§ **Text shown**:

How to Look
Sep 19, 2014

Workshop participants sit in front of the artist as he talks
Workshop participants sit in front of the artist as he talks

Michael Lobel and How to Look participants in front of Agnes Martin’s The Islands, (1979) September 2014. Photograph by Dina Helal 

How is digital technology changing the way that we look at works of art and the experience we have in a museum? What kind of attention is required by a work of art? Such questions are becoming increasingly urgent as more and more museums allow visitors to use photography and social media in the galleries. How to Look, a new program organized by the Education department in collaboration with Michael Lobel, writer, critic, and Professor of Art History at Purchase College, State University of New York, challenges visitors to  put away their smartphones, slow down, and engage deeply with works of art.

Lobel is familiar with the Whitney’s collection—he is a former Joan Tisch Teaching Fellow who gave tours for Museum visitors while completing his doctoral degree. In his introduction to How to Look, Lobel explained that the goal of the course is to give participants techniques for understanding and appreciating works of art, beginning with learning to look closely. The first session focused on a technique that involves using careful observation and neutral, declarative language to produce a verbal or written description of a work of art, and then evaluating the description for accuracy.

§ **What this task involves**: Copy out the text about the How to Look program above word for word, in full.

§ **Material shown**:
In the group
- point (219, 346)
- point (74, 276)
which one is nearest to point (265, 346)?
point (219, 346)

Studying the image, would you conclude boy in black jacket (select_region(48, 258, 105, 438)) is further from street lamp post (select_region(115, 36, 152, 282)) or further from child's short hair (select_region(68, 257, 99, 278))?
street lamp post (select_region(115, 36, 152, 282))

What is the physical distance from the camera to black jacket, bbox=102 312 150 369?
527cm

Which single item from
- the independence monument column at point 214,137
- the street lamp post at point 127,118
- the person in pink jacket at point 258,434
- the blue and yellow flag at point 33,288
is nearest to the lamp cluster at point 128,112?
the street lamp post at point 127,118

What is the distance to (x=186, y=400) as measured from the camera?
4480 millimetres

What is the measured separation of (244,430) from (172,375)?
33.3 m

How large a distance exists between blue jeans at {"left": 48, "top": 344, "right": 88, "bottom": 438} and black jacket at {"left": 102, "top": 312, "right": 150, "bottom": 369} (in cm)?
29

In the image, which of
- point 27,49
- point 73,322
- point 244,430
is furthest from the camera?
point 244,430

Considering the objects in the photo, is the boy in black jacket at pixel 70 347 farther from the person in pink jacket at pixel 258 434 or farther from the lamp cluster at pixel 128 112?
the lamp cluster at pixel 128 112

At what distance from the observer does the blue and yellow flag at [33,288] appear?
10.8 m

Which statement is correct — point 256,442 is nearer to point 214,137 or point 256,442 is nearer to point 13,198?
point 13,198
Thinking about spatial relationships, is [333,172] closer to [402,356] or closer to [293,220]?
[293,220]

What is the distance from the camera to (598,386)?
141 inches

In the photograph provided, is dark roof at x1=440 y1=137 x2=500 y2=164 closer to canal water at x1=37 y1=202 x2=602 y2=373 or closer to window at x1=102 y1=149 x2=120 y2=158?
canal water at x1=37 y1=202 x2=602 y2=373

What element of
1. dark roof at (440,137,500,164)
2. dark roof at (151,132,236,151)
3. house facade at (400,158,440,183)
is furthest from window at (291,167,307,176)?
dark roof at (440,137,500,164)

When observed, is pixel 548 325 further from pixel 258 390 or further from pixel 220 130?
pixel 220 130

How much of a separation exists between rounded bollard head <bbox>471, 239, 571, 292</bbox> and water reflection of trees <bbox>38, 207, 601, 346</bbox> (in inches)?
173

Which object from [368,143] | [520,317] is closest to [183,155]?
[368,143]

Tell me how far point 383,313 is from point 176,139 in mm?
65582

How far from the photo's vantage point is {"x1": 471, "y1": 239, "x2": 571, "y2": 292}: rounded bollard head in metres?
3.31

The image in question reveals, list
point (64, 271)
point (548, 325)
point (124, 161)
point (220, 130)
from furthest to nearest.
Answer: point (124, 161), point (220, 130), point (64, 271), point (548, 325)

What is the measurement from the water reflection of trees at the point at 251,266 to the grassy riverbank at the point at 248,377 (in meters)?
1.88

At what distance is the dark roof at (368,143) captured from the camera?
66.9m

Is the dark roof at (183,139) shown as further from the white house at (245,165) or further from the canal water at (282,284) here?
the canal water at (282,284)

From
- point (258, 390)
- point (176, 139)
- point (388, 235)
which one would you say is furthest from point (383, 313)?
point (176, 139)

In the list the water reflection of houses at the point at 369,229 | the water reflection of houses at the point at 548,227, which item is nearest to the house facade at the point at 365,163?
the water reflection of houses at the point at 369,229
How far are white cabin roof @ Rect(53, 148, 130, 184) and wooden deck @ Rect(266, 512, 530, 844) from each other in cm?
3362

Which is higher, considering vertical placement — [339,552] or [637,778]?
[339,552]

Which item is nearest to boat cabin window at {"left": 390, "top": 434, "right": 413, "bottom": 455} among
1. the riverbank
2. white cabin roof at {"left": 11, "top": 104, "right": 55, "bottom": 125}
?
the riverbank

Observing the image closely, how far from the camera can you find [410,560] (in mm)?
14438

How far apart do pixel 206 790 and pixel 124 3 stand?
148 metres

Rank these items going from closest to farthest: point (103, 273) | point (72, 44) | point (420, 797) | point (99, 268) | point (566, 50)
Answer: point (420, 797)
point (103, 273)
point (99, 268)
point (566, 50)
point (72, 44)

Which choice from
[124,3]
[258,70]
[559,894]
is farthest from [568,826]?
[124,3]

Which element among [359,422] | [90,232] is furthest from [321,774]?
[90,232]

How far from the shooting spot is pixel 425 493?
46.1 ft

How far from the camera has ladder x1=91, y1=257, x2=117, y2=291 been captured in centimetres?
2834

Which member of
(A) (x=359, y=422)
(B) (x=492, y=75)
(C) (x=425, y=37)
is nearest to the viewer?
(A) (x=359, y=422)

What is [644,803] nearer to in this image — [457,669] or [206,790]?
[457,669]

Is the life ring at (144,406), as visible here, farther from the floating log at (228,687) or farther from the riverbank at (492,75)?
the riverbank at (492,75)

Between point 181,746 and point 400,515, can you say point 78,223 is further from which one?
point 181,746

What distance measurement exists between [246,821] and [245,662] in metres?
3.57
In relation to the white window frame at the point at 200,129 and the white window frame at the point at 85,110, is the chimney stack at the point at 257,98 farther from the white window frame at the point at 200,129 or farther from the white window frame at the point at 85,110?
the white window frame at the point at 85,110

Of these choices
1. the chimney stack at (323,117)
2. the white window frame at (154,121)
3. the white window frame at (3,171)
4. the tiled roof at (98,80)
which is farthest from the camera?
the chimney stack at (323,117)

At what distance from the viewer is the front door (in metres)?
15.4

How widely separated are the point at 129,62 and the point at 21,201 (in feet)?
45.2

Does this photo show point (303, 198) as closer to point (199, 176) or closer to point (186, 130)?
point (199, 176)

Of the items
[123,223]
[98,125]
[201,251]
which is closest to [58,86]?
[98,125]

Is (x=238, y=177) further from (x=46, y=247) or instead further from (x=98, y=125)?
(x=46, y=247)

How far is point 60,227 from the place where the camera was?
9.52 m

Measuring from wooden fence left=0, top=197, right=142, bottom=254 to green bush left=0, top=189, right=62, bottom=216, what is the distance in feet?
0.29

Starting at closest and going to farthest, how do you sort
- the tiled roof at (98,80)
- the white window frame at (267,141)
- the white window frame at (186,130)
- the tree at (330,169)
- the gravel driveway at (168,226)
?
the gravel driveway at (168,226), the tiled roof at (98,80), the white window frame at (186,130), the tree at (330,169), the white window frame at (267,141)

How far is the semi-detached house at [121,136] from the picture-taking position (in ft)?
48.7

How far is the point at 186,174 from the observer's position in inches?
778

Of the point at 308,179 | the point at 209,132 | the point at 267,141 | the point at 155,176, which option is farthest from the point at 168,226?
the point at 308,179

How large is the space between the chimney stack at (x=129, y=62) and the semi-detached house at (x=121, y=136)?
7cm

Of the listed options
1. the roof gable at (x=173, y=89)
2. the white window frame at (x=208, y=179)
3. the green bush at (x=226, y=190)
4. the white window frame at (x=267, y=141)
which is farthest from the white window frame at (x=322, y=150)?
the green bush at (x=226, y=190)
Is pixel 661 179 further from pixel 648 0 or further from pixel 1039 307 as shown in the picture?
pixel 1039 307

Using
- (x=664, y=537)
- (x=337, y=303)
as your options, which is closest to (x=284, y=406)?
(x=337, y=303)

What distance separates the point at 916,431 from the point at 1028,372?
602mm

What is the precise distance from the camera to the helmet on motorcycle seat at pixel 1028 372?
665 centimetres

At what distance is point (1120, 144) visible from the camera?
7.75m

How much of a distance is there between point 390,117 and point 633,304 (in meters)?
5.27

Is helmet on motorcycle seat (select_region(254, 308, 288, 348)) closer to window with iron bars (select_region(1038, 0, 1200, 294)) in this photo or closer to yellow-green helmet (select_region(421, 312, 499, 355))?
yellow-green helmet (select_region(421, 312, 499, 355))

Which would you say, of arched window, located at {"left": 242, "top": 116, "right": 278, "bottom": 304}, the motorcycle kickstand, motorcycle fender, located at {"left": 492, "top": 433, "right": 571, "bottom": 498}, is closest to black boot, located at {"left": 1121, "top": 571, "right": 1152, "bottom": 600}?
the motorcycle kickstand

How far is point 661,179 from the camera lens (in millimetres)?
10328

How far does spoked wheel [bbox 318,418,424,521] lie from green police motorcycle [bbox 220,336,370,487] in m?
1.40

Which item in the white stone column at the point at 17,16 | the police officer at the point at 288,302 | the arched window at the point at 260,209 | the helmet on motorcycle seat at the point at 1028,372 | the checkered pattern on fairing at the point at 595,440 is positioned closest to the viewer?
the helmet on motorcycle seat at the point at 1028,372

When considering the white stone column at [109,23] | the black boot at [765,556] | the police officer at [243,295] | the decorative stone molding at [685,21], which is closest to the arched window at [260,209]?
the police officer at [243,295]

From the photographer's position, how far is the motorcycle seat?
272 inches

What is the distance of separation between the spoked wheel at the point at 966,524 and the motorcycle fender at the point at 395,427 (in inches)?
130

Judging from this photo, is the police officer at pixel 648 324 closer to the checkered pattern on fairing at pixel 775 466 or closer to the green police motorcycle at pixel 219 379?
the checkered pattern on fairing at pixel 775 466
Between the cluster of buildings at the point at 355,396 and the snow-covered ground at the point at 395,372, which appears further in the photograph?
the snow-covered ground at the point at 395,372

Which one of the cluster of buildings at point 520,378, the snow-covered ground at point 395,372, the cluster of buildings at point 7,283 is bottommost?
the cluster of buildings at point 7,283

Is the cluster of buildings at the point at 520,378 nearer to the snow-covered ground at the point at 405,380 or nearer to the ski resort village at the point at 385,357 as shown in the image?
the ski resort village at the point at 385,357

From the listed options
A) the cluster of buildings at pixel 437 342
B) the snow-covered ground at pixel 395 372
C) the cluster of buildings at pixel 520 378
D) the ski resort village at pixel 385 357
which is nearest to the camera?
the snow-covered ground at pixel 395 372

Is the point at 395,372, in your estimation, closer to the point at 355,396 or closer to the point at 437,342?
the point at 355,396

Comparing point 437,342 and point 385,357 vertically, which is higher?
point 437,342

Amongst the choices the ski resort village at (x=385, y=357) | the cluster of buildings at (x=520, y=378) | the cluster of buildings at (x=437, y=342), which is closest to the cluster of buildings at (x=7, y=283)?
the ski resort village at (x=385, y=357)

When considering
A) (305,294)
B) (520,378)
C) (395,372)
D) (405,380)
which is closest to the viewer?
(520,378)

§ **Written response**:
How to Look
Sep 19, 2014

Workshop participants sit in front of the artist as he talks
Workshop participants sit in front of the artist as he talks

Michael Lobel and How to Look participants in front of Agnes Martin’s The Islands, (1979) September 2014. Photograph by Dina Helal 

How is digital technology changing the way that we look at works of art and the experience we have in a museum? What kind of attention is required by a work of art? Such questions are becoming increasingly urgent as more and more museums allow visitors to use photography and social media in the galleries. How to Look, a new program organized by the Education department in collaboration with Michael Lobel, writer, critic, and Professor of Art History at Purchase College, State University of New York, challenges visitors to  put away their smartphones, slow down, and engage deeply with works of art.

Lobel is familiar with the Whitney’s collection—he is a former Joan Tisch Teaching Fellow who gave tours for Museum visitors while completing his doctoral degree. In his introduction to How to Look, Lobel explained that the goal of the course is to give participants techniques for understanding and appreciating works of art, beginning with learning to look closely. The first session focused on a technique that involves using careful observation and neutral, declarative language to produce a verbal or written description of a work of art, and then evaluating the description for accuracy.